====== PROVIDED ENTRIES

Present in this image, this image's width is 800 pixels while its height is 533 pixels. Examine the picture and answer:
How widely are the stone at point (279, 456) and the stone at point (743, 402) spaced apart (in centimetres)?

============
====== PROVIDED ENTRIES

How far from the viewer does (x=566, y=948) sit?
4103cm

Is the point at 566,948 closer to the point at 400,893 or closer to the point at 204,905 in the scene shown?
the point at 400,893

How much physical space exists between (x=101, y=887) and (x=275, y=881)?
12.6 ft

============
====== PROVIDED ENTRIES

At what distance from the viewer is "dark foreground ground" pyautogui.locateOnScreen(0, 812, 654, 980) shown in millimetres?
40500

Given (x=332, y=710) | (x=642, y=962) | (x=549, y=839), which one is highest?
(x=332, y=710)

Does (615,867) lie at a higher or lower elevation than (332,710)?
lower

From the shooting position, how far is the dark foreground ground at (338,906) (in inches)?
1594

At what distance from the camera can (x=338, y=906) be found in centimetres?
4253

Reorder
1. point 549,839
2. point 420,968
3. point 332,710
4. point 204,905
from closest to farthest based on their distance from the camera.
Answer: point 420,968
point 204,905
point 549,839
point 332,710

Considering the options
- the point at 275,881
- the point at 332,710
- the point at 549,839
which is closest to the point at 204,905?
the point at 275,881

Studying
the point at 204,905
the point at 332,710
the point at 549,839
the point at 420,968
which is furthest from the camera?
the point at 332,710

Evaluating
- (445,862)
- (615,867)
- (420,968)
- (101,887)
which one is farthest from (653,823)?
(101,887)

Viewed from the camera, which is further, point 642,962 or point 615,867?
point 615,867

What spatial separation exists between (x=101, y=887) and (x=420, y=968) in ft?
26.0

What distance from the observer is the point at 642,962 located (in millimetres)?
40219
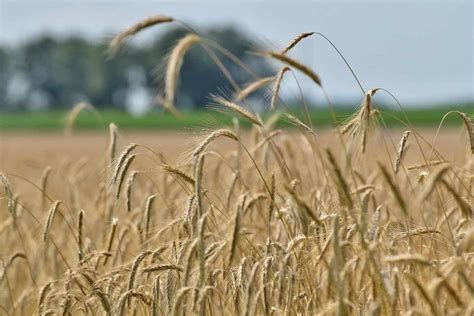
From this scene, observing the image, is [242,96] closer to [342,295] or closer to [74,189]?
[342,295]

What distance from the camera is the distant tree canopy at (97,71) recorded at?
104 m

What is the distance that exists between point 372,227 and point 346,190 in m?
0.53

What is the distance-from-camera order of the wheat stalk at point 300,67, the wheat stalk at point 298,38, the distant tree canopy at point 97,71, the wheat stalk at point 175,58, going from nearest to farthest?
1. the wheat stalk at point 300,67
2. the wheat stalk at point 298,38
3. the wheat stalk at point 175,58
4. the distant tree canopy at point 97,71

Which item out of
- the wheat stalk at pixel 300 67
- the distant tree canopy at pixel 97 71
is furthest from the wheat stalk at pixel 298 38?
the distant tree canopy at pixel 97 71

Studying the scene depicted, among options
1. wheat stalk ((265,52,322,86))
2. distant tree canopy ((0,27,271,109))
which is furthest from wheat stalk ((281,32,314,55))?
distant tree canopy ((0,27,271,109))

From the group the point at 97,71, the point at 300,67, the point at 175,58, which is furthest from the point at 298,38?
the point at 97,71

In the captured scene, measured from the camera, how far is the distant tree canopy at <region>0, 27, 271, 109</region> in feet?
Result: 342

============

> [TASK STATEMENT]
Reproduce the records above word for word. Start at the line containing "What distance from the camera is" and stop after the line containing "Result: 342".

> [EXERCISE RESULT]
What distance from the camera is the distant tree canopy at (97,71) recorded at?
104 m

What is the distance that exists between point 372,227 and point 346,190 in m?
0.53

What is the distance-from-camera order of the wheat stalk at point 300,67, the wheat stalk at point 298,38, the distant tree canopy at point 97,71, the wheat stalk at point 175,58, going from nearest to farthest?
1. the wheat stalk at point 300,67
2. the wheat stalk at point 298,38
3. the wheat stalk at point 175,58
4. the distant tree canopy at point 97,71

Which item out of
- the wheat stalk at pixel 300 67
- the distant tree canopy at pixel 97 71
is furthest from the wheat stalk at pixel 298 38?
the distant tree canopy at pixel 97 71

Studying the scene depicted, among options
1. wheat stalk ((265,52,322,86))
2. distant tree canopy ((0,27,271,109))
which is furthest from wheat stalk ((281,32,314,55))?
distant tree canopy ((0,27,271,109))

From the group the point at 97,71, the point at 300,67, the point at 175,58, which is furthest from the point at 298,38?
the point at 97,71

In the captured scene, measured from the camera, how far is the distant tree canopy at <region>0, 27, 271, 109</region> in feet?
Result: 342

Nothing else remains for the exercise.